• BRIEF:
Starting with the line that contains "As the photograph", copy out the entries word for word and stop after the last line of the entries.

[Start]

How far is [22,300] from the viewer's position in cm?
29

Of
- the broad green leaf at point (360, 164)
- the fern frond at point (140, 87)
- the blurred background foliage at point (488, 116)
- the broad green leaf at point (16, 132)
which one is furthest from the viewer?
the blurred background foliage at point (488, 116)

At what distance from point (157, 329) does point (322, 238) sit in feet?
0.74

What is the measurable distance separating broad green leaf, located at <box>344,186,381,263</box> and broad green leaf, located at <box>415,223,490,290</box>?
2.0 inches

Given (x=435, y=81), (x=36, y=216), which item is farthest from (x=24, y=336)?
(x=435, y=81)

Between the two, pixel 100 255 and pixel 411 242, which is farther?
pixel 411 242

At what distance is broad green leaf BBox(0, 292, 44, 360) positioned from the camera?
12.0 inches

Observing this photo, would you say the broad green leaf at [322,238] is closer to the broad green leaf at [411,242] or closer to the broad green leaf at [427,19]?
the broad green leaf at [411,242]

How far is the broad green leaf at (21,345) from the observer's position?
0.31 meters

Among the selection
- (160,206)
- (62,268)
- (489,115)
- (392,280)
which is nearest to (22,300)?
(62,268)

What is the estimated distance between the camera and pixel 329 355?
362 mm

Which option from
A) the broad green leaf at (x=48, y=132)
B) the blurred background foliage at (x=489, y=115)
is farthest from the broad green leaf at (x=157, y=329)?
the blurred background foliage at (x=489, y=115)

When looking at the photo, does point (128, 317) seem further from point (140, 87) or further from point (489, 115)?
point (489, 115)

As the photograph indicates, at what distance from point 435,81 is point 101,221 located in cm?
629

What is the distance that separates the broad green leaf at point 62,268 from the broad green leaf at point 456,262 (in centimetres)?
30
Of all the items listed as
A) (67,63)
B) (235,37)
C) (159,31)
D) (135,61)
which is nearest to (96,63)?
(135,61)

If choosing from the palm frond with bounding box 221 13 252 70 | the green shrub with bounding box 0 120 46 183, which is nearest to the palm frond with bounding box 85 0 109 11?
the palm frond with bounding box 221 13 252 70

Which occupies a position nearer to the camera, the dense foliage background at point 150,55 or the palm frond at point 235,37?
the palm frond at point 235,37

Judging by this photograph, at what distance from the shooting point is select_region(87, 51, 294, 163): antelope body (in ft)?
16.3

[End]

• RESPONSE TO THE EXERCISE:
As the photograph indicates, at what distance from point 435,81 is point 101,221 located in cm?
629

What is the distance that separates the broad green leaf at point 62,268 from the broad green leaf at point 456,262 (in centimetres)?
30
Of all the items listed as
A) (67,63)
B) (235,37)
C) (159,31)
D) (135,61)
which is nearest to (96,63)?
(135,61)

If choosing from the palm frond with bounding box 221 13 252 70 | the green shrub with bounding box 0 120 46 183, which is nearest to the palm frond with bounding box 85 0 109 11?
the palm frond with bounding box 221 13 252 70

Which occupies a position nearer to the camera, the dense foliage background at point 150,55 or the palm frond at point 235,37?
the palm frond at point 235,37

Judging by this photograph, at what distance from the shooting point is select_region(87, 51, 294, 163): antelope body (in ft)?
16.3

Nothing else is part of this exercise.